Lord Justice Robert Walker:
- I agree and I add a few words
of my own on what My Lord, Simon Brown LJ has called the wider argument. I
agree with Simon Brown LJ that his judgment in Thomas, although
concurring in the result, is in its reasoning significantly different from
that of the other members of the court. I also respectfully agree that the
majority view is not entirely satisfactory.
- The expression
"unnatural death" in s.8(1)(a) of the Coroners Act 1988 does not
have a single clearly defined meaning. (As Lord Sumner said in a different
context in Weld-Blundell v Stephens [1920] AC 956, 983,
"Everything that happens, happens in the order of nature and is
therefore ‘natural’".) Often "unnatural" means little more
than abnormal and unexpected, and that rather muted shade of meaning would
appear to be consistent with the legislative purpose of the Coroners Act
1988.
- In particular, I doubt
whether the naturalness or unnaturalness of a death should be determined
exclusively in terms of causation, especially if that is seen as requiring
a search for a single "dominant cause of death". That is the
expression which Simon Brown LJ used in Homberg (at p.370) in
summarising the majority view in Thomas. The better way forward is
to look for a combination of circumstances rather than a single dominant
cause.
Lord Justice Keene:
- I agree that, for the reasons
given by Simon Brown LJ, there is reasonable cause to suspect that Mrs
Touche’s death was contributed to by "neglect" in the sense used
in Jamieson [1995] QB 1 and was for that reason alone "unnatural"
in terms of section 8(1)(a) of the Coroners Act 1988. That is sufficient
to determine this appeal on the substantive issue. I also agree that the
appeal on costs should be dismissed for the reasons given in Simon Brown
LJ’s judgment.
- On the "wider point",
as it has been described, I find myself arriving at the same conclusion as
Simon Brown and Robert Walker LJJ, but by a somewhat different analysis of
the judgments in the leading case of Thomas. I do not discern any
necessary conflict between the judgments of Dillon LJ and Farquharson LJ
on the one hand and Simon Brown LJ on the other in that case. It is
well-established that there may be more than one cause of death in a given
situation, and that is illustrated by the possibility of a verdict which
incorporates a finding that neglect contributed to the death in question. Jamieson
reflects that situation, as do a large number of other authorities. Simon
Brown LJ’s judgment in Thomas was dealing with the obvious
possibility that a death may have more than one cause.
- But it is not the case that
the judgments of the other members of the court in Thomas seek to
deny that possibility. They did not deal with the possibility of there
being more than one cause of death, but it cannot be that they took the
view that, however complex the factual situation, it had to be forced onto
the Procrustean bed of a single cause. Their judgments, properly read,
amount to a finding that, on the facts of that particular case, there was
only one cause. But there was no pronouncement that there has to be in all
cases only a single cause of death. In short, I concur with the view
expressed by the Divisional Court in the present case to the effect that
they did not detect any conflict between the judgments in Thomas.
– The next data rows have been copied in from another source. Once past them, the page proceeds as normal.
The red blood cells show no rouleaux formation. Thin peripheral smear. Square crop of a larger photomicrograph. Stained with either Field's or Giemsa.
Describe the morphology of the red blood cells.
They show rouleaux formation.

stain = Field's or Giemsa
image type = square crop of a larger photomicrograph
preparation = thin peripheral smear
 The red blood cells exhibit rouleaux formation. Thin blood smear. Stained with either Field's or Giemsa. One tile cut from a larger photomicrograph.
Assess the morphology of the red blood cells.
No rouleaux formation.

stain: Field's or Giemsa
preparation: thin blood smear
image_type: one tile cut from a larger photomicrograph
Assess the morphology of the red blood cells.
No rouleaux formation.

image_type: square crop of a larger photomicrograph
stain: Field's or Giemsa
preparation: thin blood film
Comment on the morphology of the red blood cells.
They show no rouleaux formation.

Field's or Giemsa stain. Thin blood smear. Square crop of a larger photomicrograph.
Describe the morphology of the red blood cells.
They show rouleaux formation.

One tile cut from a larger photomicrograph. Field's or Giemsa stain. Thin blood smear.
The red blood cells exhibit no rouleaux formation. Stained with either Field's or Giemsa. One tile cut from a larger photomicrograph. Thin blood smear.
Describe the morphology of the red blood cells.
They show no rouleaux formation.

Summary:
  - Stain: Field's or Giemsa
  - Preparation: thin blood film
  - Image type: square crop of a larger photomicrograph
They were right to say that the possibility of a coroner sometimes having
to find more than one cause of death was not canvassed by Dillon LJ.
- I therefore do not find any
difficulty in terms of precedent arising in this case. The approach spelt
out by Simon Brown LJ on the wider issue in his judgment in the present
case is not in conflict with the decision in Thomas, and it
provides a practical, workable approach in this difficult area of law. For
that reason also I would dismiss the substantive appeal.
ORDER:
Appeal dismissed for the reasons set out in the Judgments. The respondent to
have his costs on a detailed assessment.